▸ AIM OF THE EXERCISE: Reproduce the listing below word for word, leaving out the pictures.
--- START ---
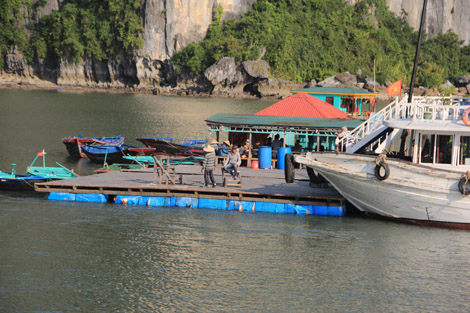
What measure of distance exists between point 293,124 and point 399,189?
8.67m

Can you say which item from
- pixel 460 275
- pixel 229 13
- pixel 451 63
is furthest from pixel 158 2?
pixel 460 275

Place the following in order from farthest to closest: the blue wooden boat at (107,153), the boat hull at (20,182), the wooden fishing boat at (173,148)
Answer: the blue wooden boat at (107,153)
the wooden fishing boat at (173,148)
the boat hull at (20,182)

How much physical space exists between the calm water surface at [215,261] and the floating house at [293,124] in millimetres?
6742

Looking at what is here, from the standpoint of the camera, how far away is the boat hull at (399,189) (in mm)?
19906

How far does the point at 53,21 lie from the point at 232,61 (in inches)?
1440

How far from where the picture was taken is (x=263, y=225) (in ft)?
69.1

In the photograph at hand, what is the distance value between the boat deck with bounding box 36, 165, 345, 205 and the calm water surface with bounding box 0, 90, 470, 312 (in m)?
0.59

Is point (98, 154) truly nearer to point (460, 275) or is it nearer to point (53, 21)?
point (460, 275)

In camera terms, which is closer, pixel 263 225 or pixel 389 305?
pixel 389 305

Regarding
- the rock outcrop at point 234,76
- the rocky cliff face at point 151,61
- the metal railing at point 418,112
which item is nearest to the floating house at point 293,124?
the metal railing at point 418,112

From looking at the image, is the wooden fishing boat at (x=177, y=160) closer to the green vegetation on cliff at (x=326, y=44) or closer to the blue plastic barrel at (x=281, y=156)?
the blue plastic barrel at (x=281, y=156)

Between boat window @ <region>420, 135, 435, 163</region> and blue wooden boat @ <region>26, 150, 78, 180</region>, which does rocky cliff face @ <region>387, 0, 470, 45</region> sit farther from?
boat window @ <region>420, 135, 435, 163</region>

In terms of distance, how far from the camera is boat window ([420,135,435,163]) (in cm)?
2122

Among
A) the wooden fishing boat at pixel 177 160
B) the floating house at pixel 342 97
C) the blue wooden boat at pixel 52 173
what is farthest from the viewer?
the floating house at pixel 342 97
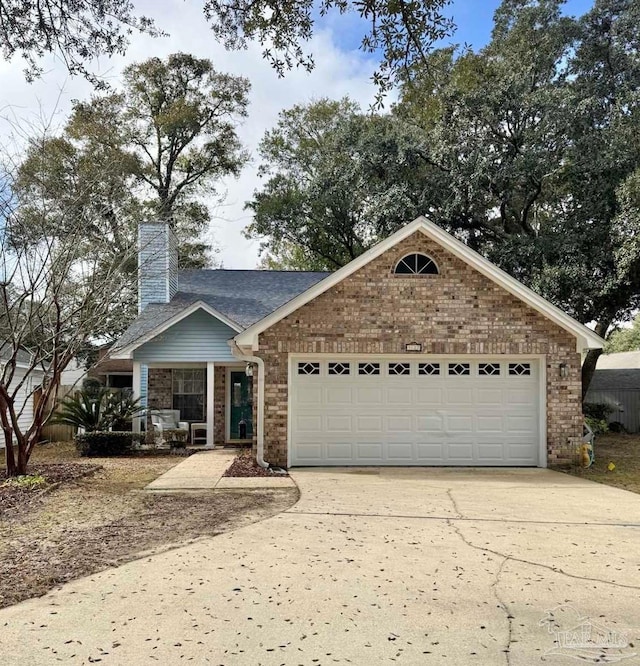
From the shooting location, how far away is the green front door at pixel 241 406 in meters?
17.3

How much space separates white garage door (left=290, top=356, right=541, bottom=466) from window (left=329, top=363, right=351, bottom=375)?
20 mm

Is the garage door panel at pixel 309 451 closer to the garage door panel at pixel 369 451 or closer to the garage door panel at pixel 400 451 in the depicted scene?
the garage door panel at pixel 369 451

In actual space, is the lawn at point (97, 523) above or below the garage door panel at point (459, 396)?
below

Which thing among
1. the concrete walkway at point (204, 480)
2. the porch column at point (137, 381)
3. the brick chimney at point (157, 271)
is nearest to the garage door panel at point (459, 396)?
the concrete walkway at point (204, 480)

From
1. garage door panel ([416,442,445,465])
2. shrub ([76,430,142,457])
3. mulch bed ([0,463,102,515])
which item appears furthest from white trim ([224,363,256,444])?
garage door panel ([416,442,445,465])

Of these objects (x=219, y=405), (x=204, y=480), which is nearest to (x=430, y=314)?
(x=204, y=480)

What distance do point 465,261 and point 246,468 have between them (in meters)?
5.75

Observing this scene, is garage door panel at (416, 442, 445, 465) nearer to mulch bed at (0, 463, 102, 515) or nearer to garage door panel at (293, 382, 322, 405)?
garage door panel at (293, 382, 322, 405)

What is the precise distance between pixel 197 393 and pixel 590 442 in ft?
33.1

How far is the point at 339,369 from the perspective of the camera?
12.5 meters

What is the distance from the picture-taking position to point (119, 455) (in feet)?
49.2

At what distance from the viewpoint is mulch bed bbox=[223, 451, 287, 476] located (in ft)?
36.7

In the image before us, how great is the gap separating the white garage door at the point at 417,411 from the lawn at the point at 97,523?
316 centimetres

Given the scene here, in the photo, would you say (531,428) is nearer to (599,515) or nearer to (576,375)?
--- END ---
▸ ANSWER TO THIS TASK:
What measure of distance exists between point 293,124 and point 399,189?
8.67m

Can you say which item from
- pixel 460 275
- pixel 229 13
- pixel 451 63
is furthest from pixel 158 2?
pixel 460 275

Place the following in order from farthest to closest: the blue wooden boat at (107,153), the boat hull at (20,182), the wooden fishing boat at (173,148)
Answer: the blue wooden boat at (107,153)
the wooden fishing boat at (173,148)
the boat hull at (20,182)

How much physical space exists between the calm water surface at [215,261] and the floating house at [293,124] in millimetres?
6742

Looking at what is here, from the standpoint of the camera, how far away is the boat hull at (399,189) (in mm)?
19906

How far does the point at 53,21 lie from the point at 232,61 (in inches)?
1440

How far from where the picture was taken is (x=263, y=225) (in ft)?
69.1

In the photograph at hand, what is the distance value between the boat deck with bounding box 36, 165, 345, 205 and the calm water surface with bounding box 0, 90, 470, 312 (in m)?
0.59

Is point (98, 154) truly nearer to point (460, 275) or is it nearer to point (53, 21)?
point (460, 275)

In camera terms, which is closer, pixel 263 225 or pixel 389 305?
pixel 389 305

Regarding
- the rock outcrop at point 234,76
- the rocky cliff face at point 151,61
- the metal railing at point 418,112
which item is nearest to the floating house at point 293,124?
the metal railing at point 418,112

From looking at the image, is the wooden fishing boat at (x=177, y=160) closer to the green vegetation on cliff at (x=326, y=44) or closer to the blue plastic barrel at (x=281, y=156)?
the blue plastic barrel at (x=281, y=156)

Between boat window @ <region>420, 135, 435, 163</region> and blue wooden boat @ <region>26, 150, 78, 180</region>, which does rocky cliff face @ <region>387, 0, 470, 45</region> sit farther from?
boat window @ <region>420, 135, 435, 163</region>

In terms of distance, how far from the camera is boat window ([420,135,435,163]) (in cm)?
2122

Among
A) the wooden fishing boat at pixel 177 160
B) the floating house at pixel 342 97
C) the blue wooden boat at pixel 52 173
what is farthest from the viewer?
the floating house at pixel 342 97
From the shooting location, how far away is the green front door at pixel 241 406 in meters?
17.3

How much space separates white garage door (left=290, top=356, right=541, bottom=466) from window (left=329, top=363, right=351, bottom=375)?
20 mm

Is the garage door panel at pixel 309 451 closer to the garage door panel at pixel 369 451 or closer to the garage door panel at pixel 400 451 in the depicted scene?
the garage door panel at pixel 369 451

In actual space, is the lawn at point (97, 523) above or below the garage door panel at point (459, 396)?
below

Which thing among
1. the concrete walkway at point (204, 480)
2. the porch column at point (137, 381)
3. the brick chimney at point (157, 271)
is nearest to the garage door panel at point (459, 396)?
the concrete walkway at point (204, 480)

From
1. garage door panel ([416,442,445,465])
2. shrub ([76,430,142,457])
3. mulch bed ([0,463,102,515])
which item appears furthest from white trim ([224,363,256,444])?
garage door panel ([416,442,445,465])

Of these objects (x=219, y=405), (x=204, y=480), which is nearest to (x=430, y=314)?
(x=204, y=480)

What distance do point 465,261 and point 246,468 have between them (in meters)?
5.75

Observing this scene, is garage door panel at (416, 442, 445, 465) nearer to mulch bed at (0, 463, 102, 515) or nearer to garage door panel at (293, 382, 322, 405)?
garage door panel at (293, 382, 322, 405)

What is the precise distance between pixel 197 393 and pixel 590 442 in ft?
33.1

How far is the point at 339,369 from the perspective of the camera?
12.5 meters

What is the distance from the picture-taking position to point (119, 455) (in feet)?
49.2

At what distance from the viewpoint is mulch bed bbox=[223, 451, 287, 476] located (in ft)?
36.7

In the image before us, how great is the gap separating the white garage door at the point at 417,411 from the lawn at the point at 97,523?
316 centimetres

Given the scene here, in the photo, would you say (531,428) is nearer to (599,515) or nearer to (576,375)?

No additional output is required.